- **TASK BRIEF**:
Narrow the data below down to the lines containing "site".

***** DATA EXTRACTS *****

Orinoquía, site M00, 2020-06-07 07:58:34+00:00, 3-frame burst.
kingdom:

*****
***** DATA EXTRACTS *****

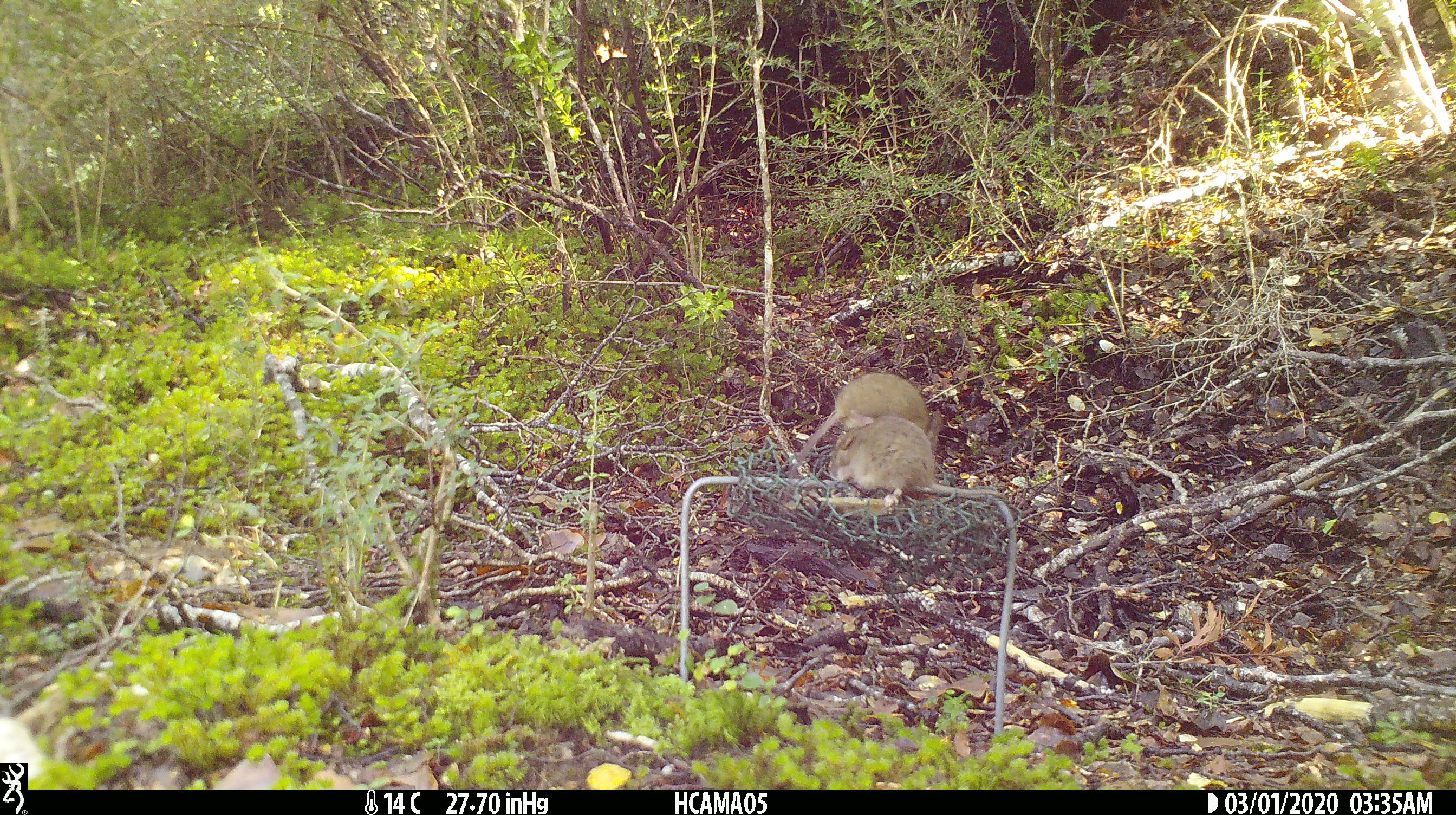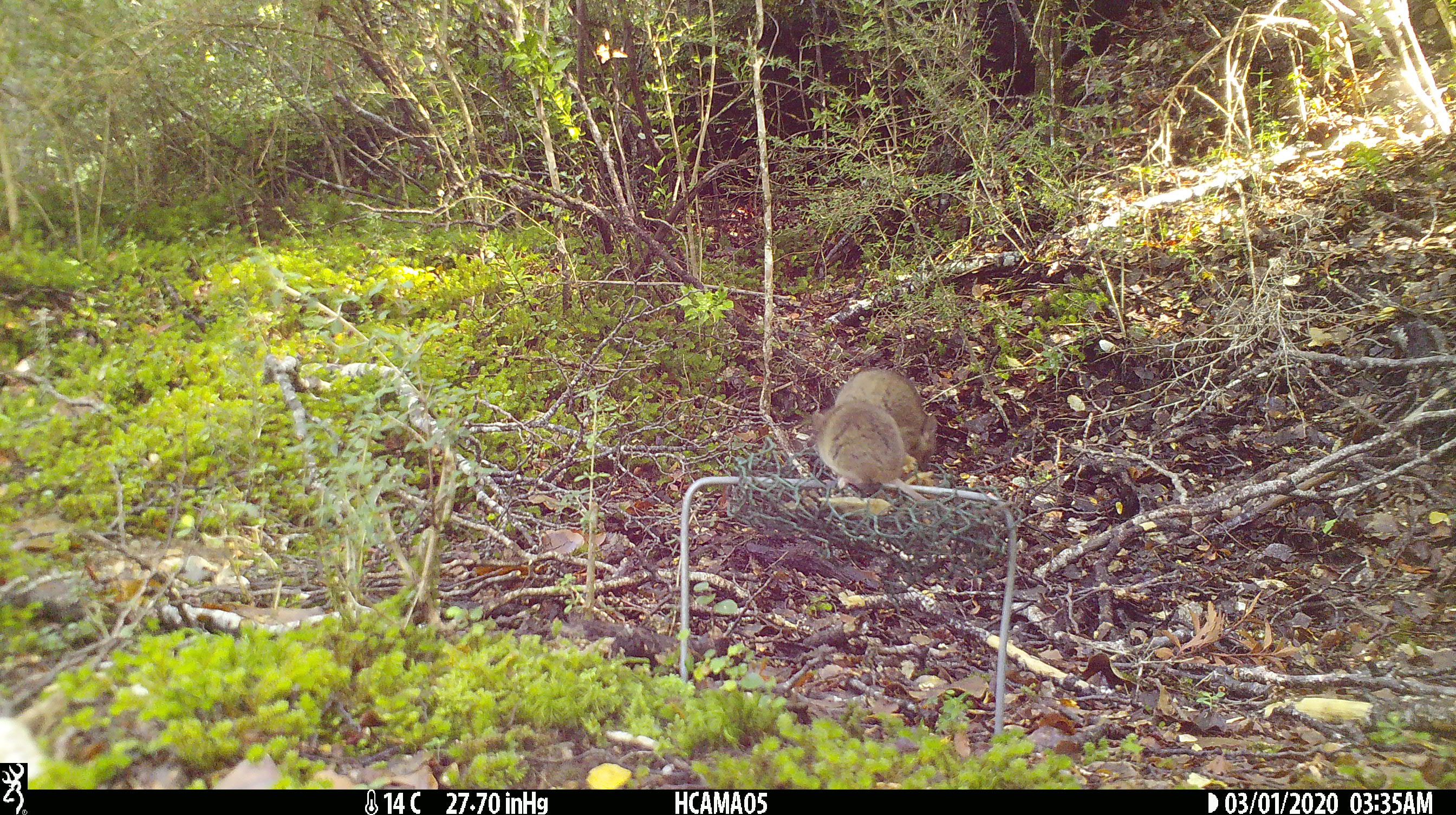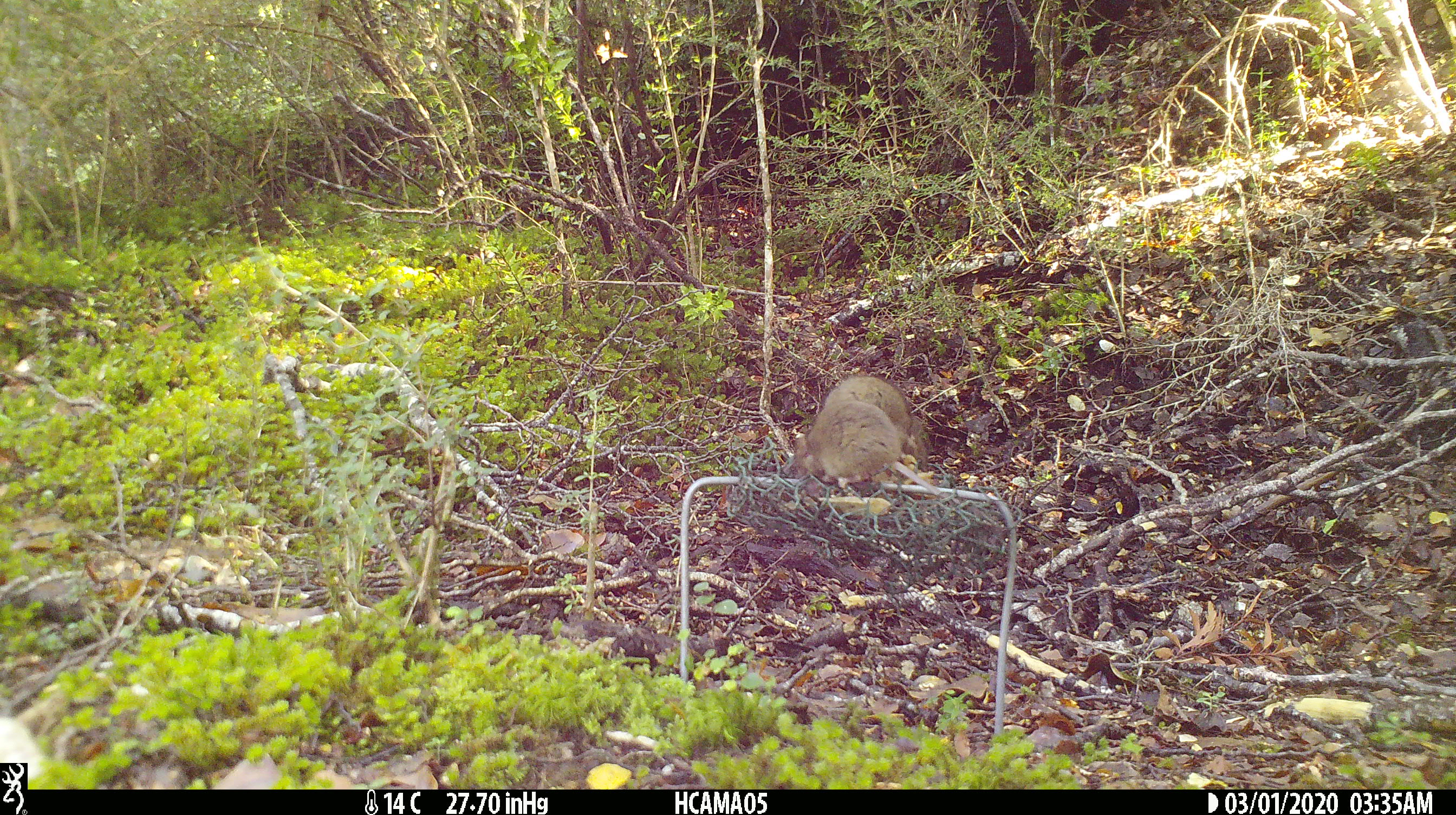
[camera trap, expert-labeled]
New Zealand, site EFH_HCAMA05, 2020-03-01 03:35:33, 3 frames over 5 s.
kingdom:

*****
***** DATA EXTRACTS *****

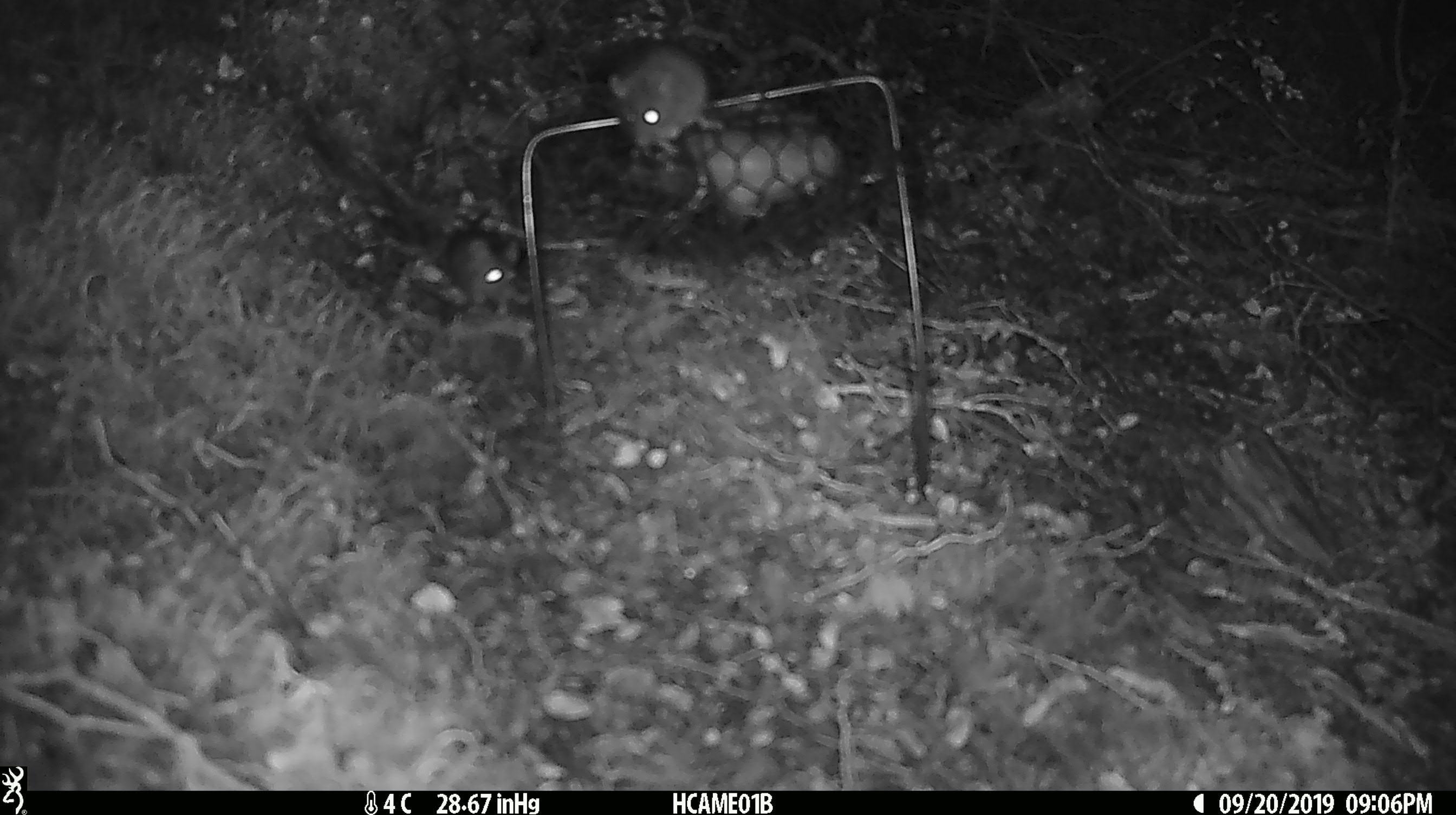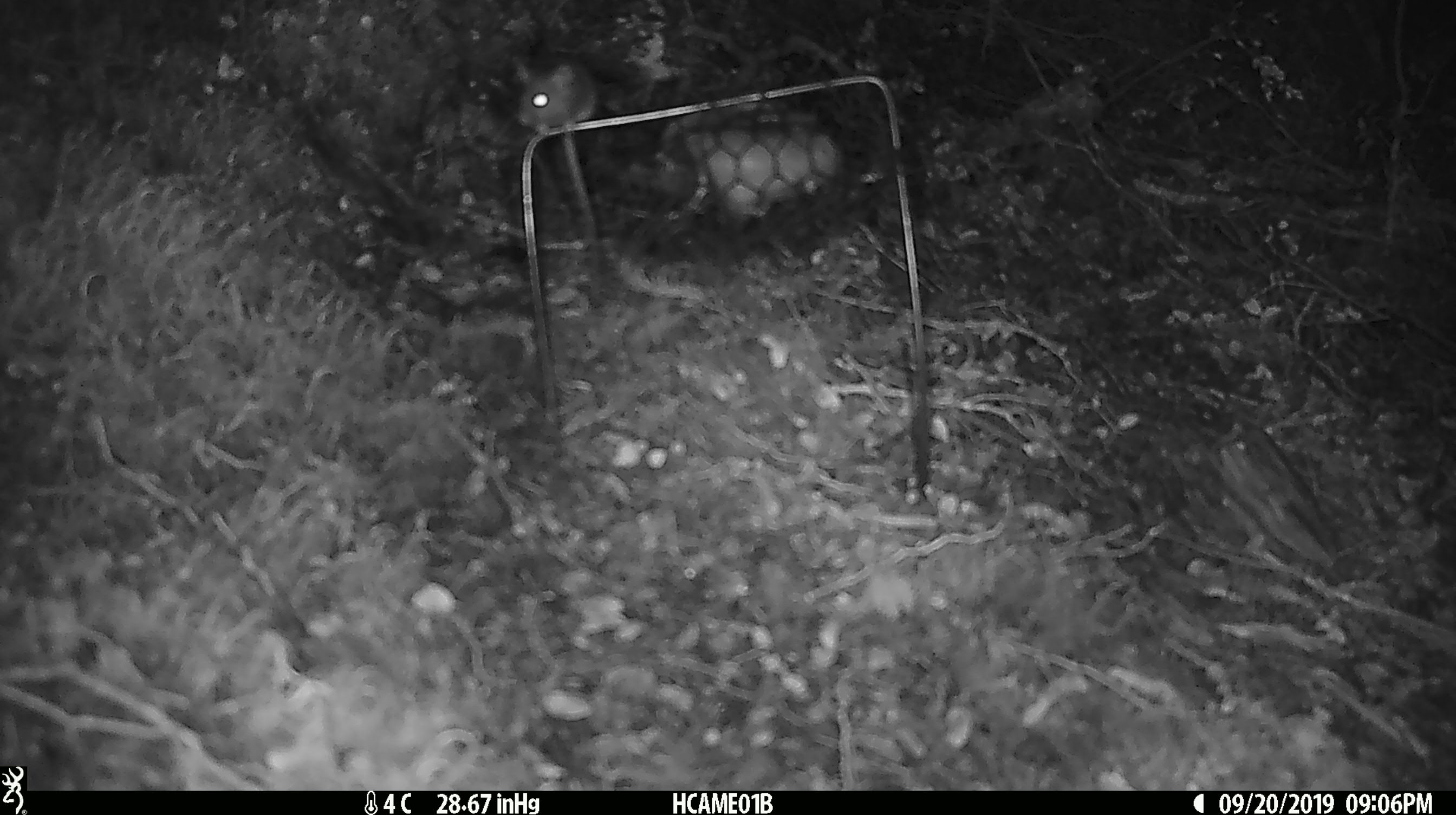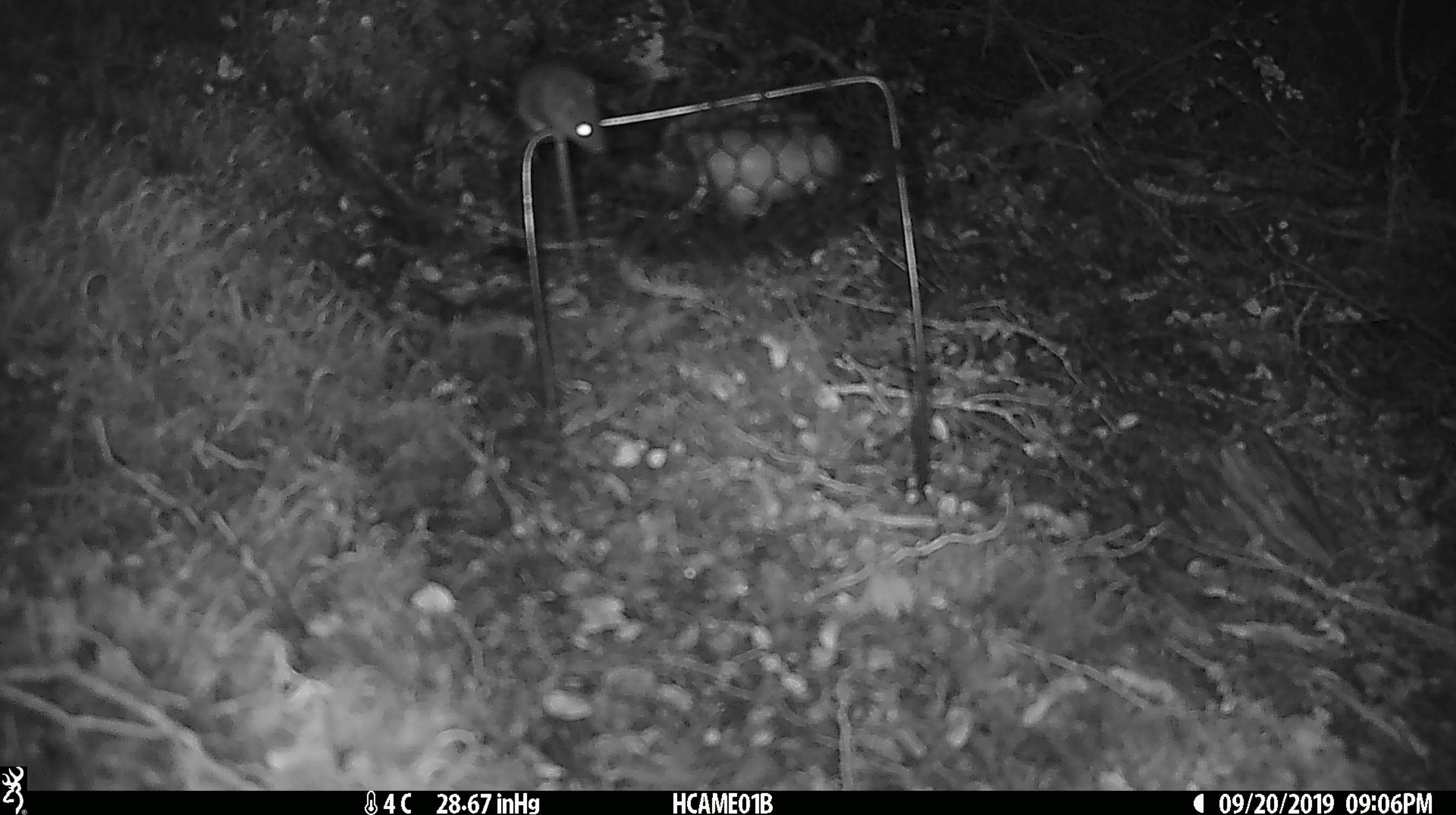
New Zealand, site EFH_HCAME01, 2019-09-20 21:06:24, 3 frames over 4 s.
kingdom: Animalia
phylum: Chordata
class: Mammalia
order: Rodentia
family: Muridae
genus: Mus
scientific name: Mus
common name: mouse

*****

- **RESPONSE TO THIS TASK**:
Orinoquía, site M00, 2020-06-07 07:58:34+00:00, 3-frame burst.
New Zealand, site EFH_HCAMA05, 2020-03-01 03:35:33, 3 frames over 5 s.
New Zealand, site EFH_HCAME01, 2019-09-20 21:06:24, 3 frames over 4 s.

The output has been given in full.